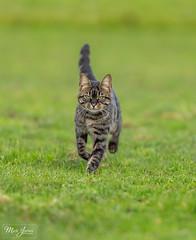 Curiosity (mark-james) Tags: cat photography portrait nature naturephotography animal animals natureandanimals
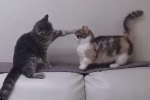 Clip chú mèo chân ngắn bị bạn bắt nạt hút gần 8 triệu lượt xem trên Facebook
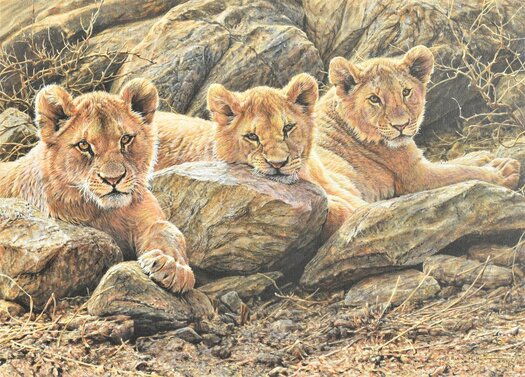 Lion Cub Painting Picture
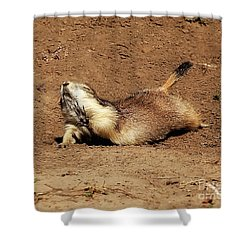 No, No Stop.  You're Killing Me.  That Joke Is Too Funny. Shower Curtain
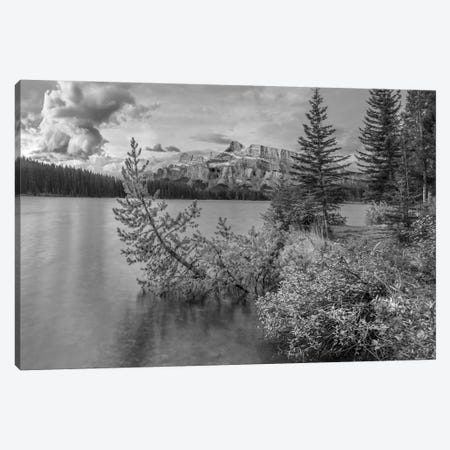 Mount Rundle from Two Jack Lake, Banff National Park, Alberta, Canada Canvas Print #TFI1678} by Tim Fitzharris Canvas Wall Art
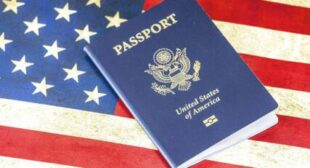 Nearly 1 in 4 American Expats Eye Renouncing US Citizenship Over Tax Requirements, Survey Finds
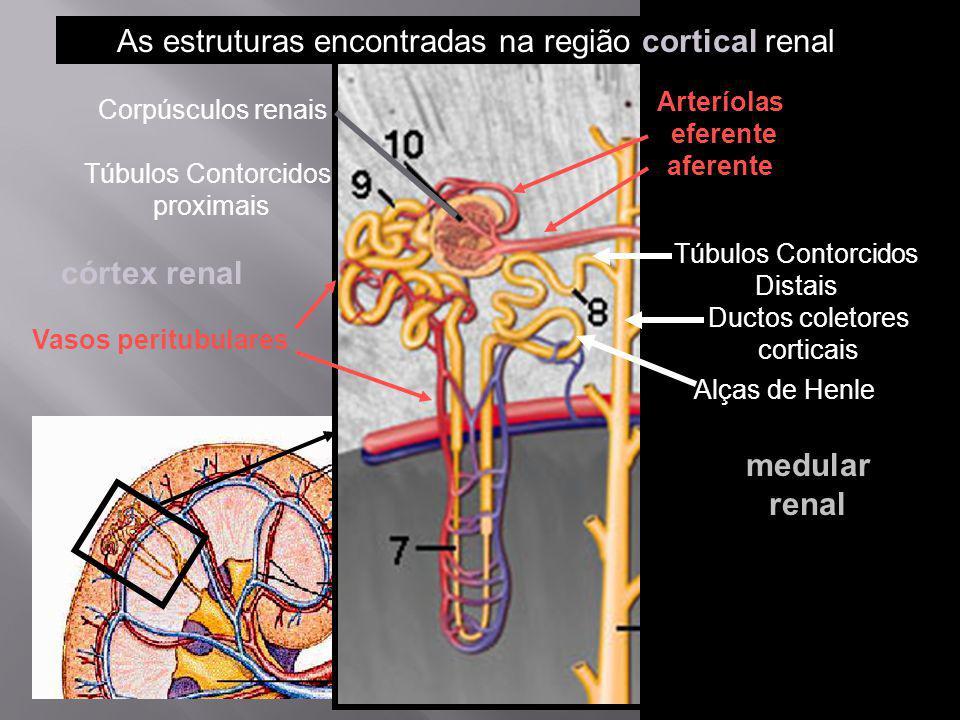 córtex renal medular renal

PROBLEM TO WORK ON.
Copy out the material above in full and exactly, but with no pictures.

YOUR RESPONSE.
 Curiosity (mark-james) Tags: cat photography portrait nature naturephotography animal animals natureandanimals
 Clip chú mèo chân ngắn bị bạn bắt nạt hút gần 8 triệu lượt xem trên Facebook
 Lion Cub Painting Picture
 No, No Stop.  You're Killing Me.  That Joke Is Too Funny. Shower Curtain
 Mount Rundle from Two Jack Lake, Banff National Park, Alberta, Canada Canvas Print #TFI1678} by Tim Fitzharris Canvas Wall Art
 Nearly 1 in 4 American Expats Eye Renouncing US Citizenship Over Tax Requirements, Survey Finds
 córtex renal medular renal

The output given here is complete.